>>>>

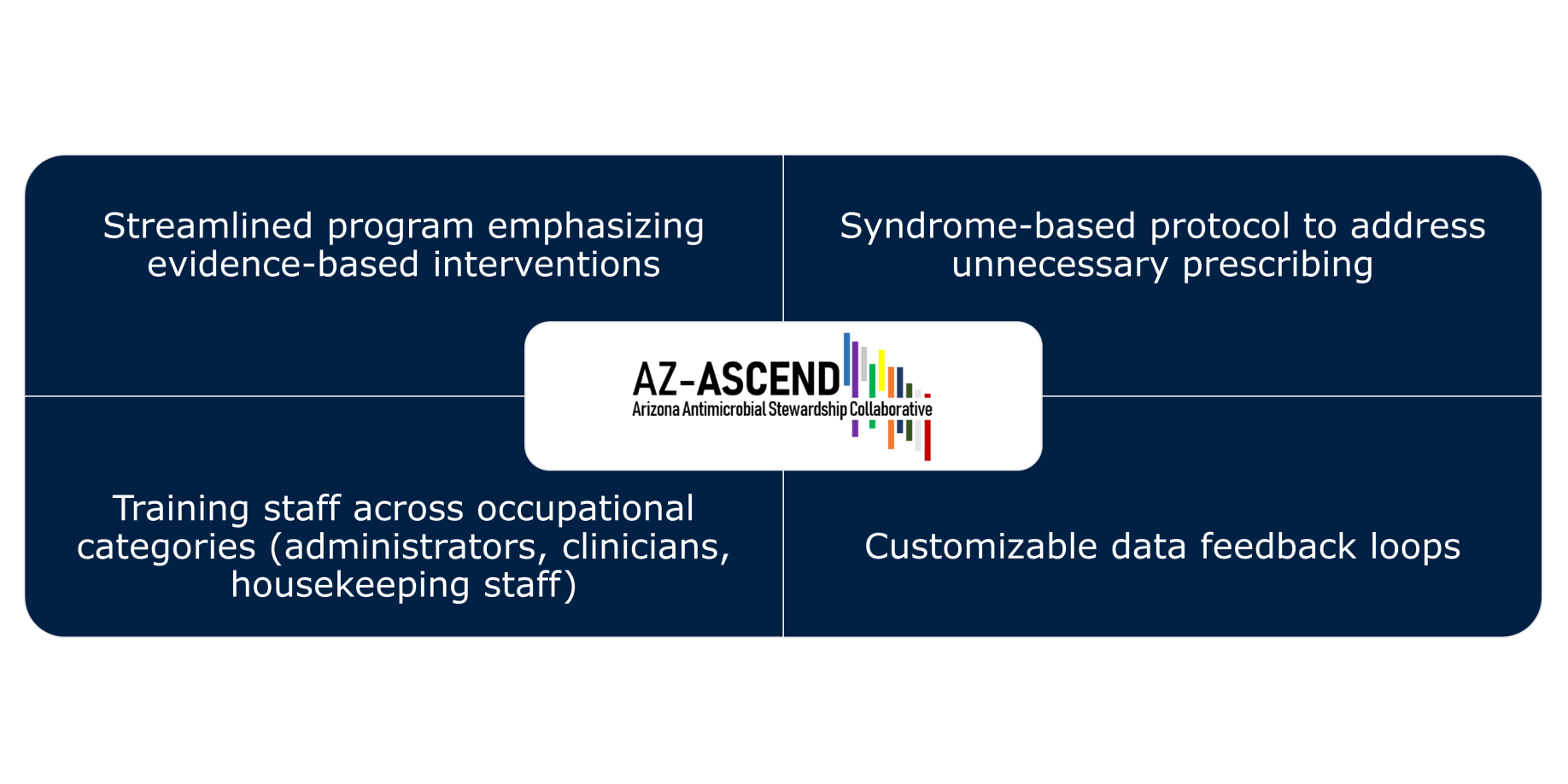 Streamlined program emphasizing evidence-based interventions

Syndrome-based protocol to address unnecessary prescribing

AZ-ASCEND
Arizona Antimicrobial Stewardship Collaborative

Training staff across occupational categories (administrators, clinicians, housekeeping staff)

Customizable data feedback loops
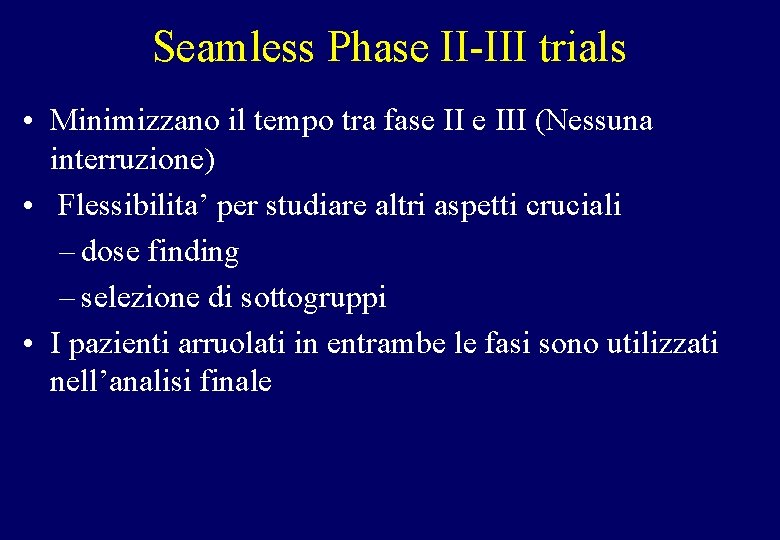 Seamless Phase II-III trials

• Minimizzano il tempo tra fase II e III (Nessuna interruzione)
• Flessibilita’ per studiare altri aspetti cruciali
– dose finding
– selezione di sottogruppi
• I pazienti arruolati in entrambe le fasi sono utilizzati nell’analisi finale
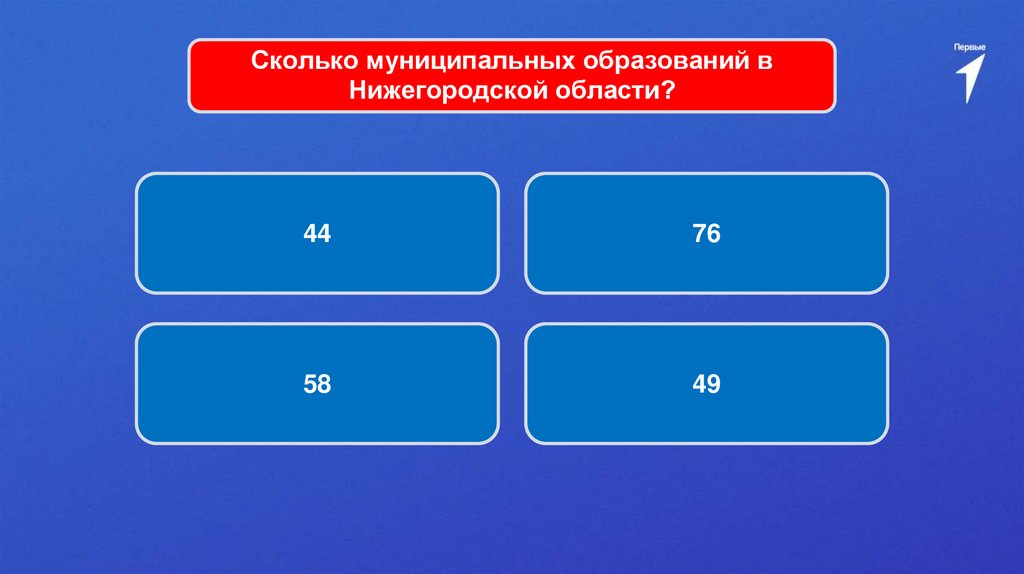 Сколько муниципальных образований в Нижегородской области?

Первые

44

76

58

49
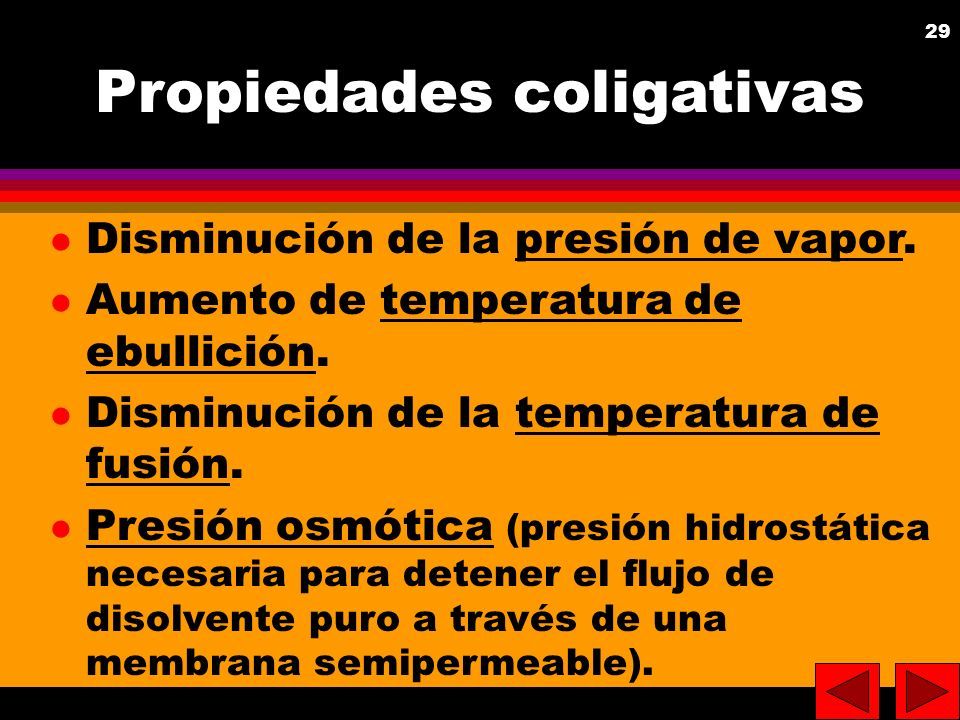 29

Propiedades coligativas

- Disminución de la presión de vapor.
- Aumento de temperatura de ebullición.
- Disminución de la temperatura de fusión.
- Presión osmótica (presión hidrostática necesaria para detener el flujo de disolvente puro a través de una membrana semipermeable).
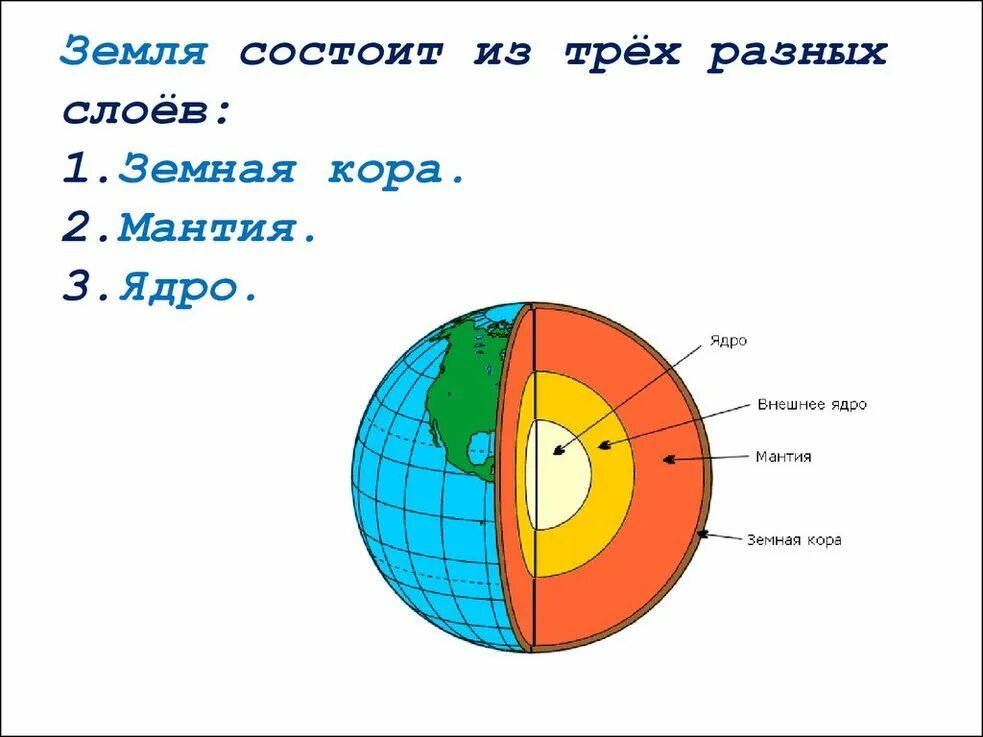 Земля состоит из трёх разных слоёв:
1.Земная кора.
2.Мантия.
3.Ядро.

Ядро
Внешнее ядро
Мантия
Земная кора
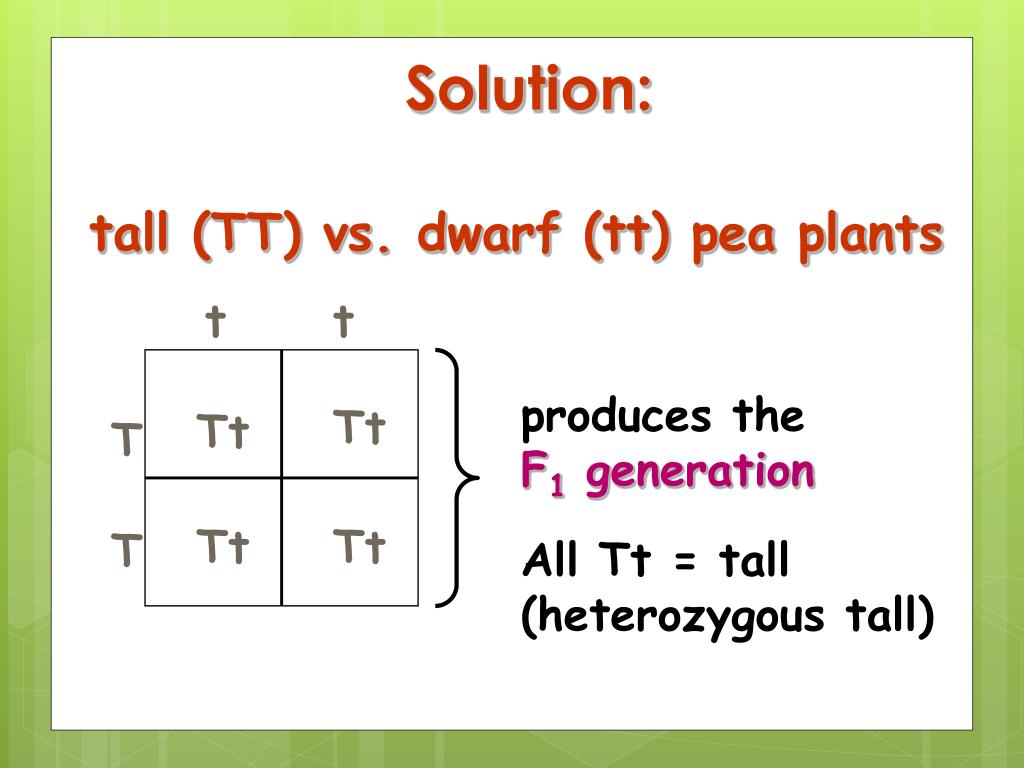 Solution:

tall (TT) vs. dwarf (tt) pea plants

|   | t | t |
|---|---|---|
| T | Tt | Tt |
| T | Tt | Tt |

produces the $F_1$ generation

All Tt = tall (heterozygous tall)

<<<<

EXERCISE DETAILS => Only the lines from the one containing "Земля состоит из" through the final line of the records should be retyped, exactly, with every picture omitted.

TASK ANSWER =>
 Земля состоит из трёх разных слоёв:
1.Земная кора.
2.Мантия.
3.Ядро.

Ядро
Внешнее ядро
Мантия
Земная кора
 Solution:

tall (TT) vs. dwarf (tt) pea plants

|   | t | t |
|---|---|---|
| T | Tt | Tt |
| T | Tt | Tt |

produces the $F_1$ generation

All Tt = tall (heterozygous tall)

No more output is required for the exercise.